→ Task list:
A. In the opinion piece about the siege on Qatar, which country downgraded its relations with Doha instead of severing them?
B. Carry on the opinion piece about the siege on Qatar, picking up right after its final sentence.

→ Excerpt:

....

The Siege on Qatar: A Bold Step Towards Fighting Terror

 It was only a first step, and yet a necessary one. Mauritius, Mauritania, the Maldives, Egypt, Bahrain, Saudi Arabia, the United Arab Emirates, Yemen and Libya (well, what's left of the latter two, anyway) all have severed relations with Qatar, the tiny peninsular state best known for creating the Al-Jazeera news platform. Jordan also downgraded relations with Doha, apparently under pressure from its wealthier and stronger neighbors. A few months ago, I wrote a piece outlining why Qatar is a more imminent threat to the Western World, Israel, and Middle East stability than the lack of a peace process with the Palestinians, Saudi Arabia, or even certain Salafist outfits. And just a short time later, it seems that much of what I (and others I referenced in my post) warned about has been acknowledged. Predictably, much of the mainstream media has excoriated the Gulf States and their allies for their severing of ties with Qatar, and slammed President Trump for seemingly supporting them in the move. Indeed, they are right that the same countries that are accusing Qatar of extremism have either funded & supported terrorists in the past or rule with an iron fist---and this, too, must be challenged and condemned by the entire world. And yet the Western media is missing the point. By joining hands with Al Jazeera and painting this as some sort of humanitarian catastrophe, declaring it a threat to "Arab unity" in the face of Iranian and Sunni-jihadist aggression, or saying it could upend the economy and oil shipments, esteemed writers and "experts" are choosing the dangerous status quo, perhaps unaware of (or simply ambivalent towards) the destabilizing and dangerous activities that Qatar has propelled in the region since 2011.

....

→ Supplied information:

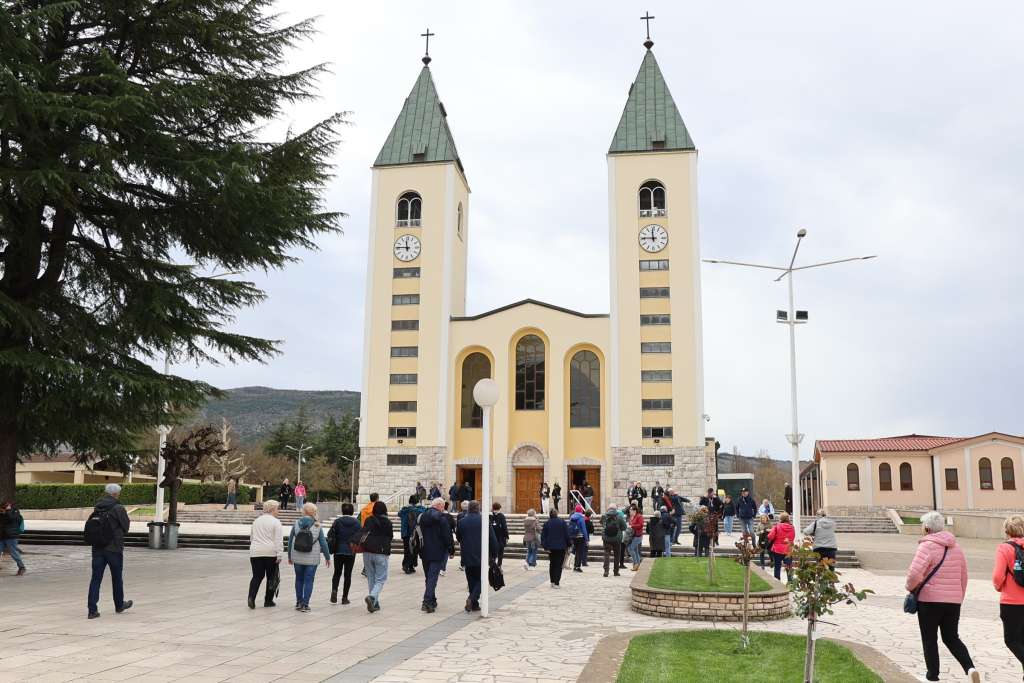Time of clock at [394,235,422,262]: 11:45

....

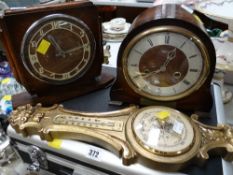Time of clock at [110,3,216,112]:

....

→ Answers per task:
A. Jordan

B.
Qatar has long annoyed Saudi Arabia and Egypt with its policies and Al Jazeera-based propaganda. Hypocritically for the tiny nation-state, which is a known abuser of human rights, its primary media outfit has condemned the human rights abuses of Riyadh and Cairo for over a decade. Its support for the Muslim Brotherhood, a radical Islamic body that promotes an imperialist doctrine of destroying the current world systems of government and replacing them with an Islamist caliphate, irks the secular dictatorship of Egypt and poses a challenge to Saudi Arabia's role of being the Islamic custodian and courting Western support. Qatar's prestige came to a head in the late 2000s and early 2010s, when it strengthened ties with Turkey's President, Recep Tayyip Erdogan, himself an ardent supporter of the Muslim Brotherhood. The 2011 ignition of the Arab Uprisings presented an opening for Qatar to export its own revolutionary ideology and install proxies throughout the region. Al Jazeera hastily spread online videos of protestors in Syria, Libya, Egypt, and elsewhere, explaining their demands to Westerners and showing a horrified world how they were often brutally repressed by their governments (which happened to be at odds with Doha). No Arab country lobbied more for the removal of Libya's Muammar Qaddafi than Qatar, which saw an opportunity to remove a secular dictator and replace him with Islamists. In Egypt, the secular Hosni Mubarak, who'd maintained a close partnership with the United States and a cold peace with Israel, was overthrown with Doha's support--and replaced with Mohammed Morsi, a Muslim Brotherhood candidate. When Hamas (the Palestinian branch of the Muslim Brotherhood) temporarily saw downgraded ties with Iran over differences in Syria, Qatar stepped in to fill the void, politically and economically. And Qatar, like Turkey, funded several terrorist factions of the Syrian opposition.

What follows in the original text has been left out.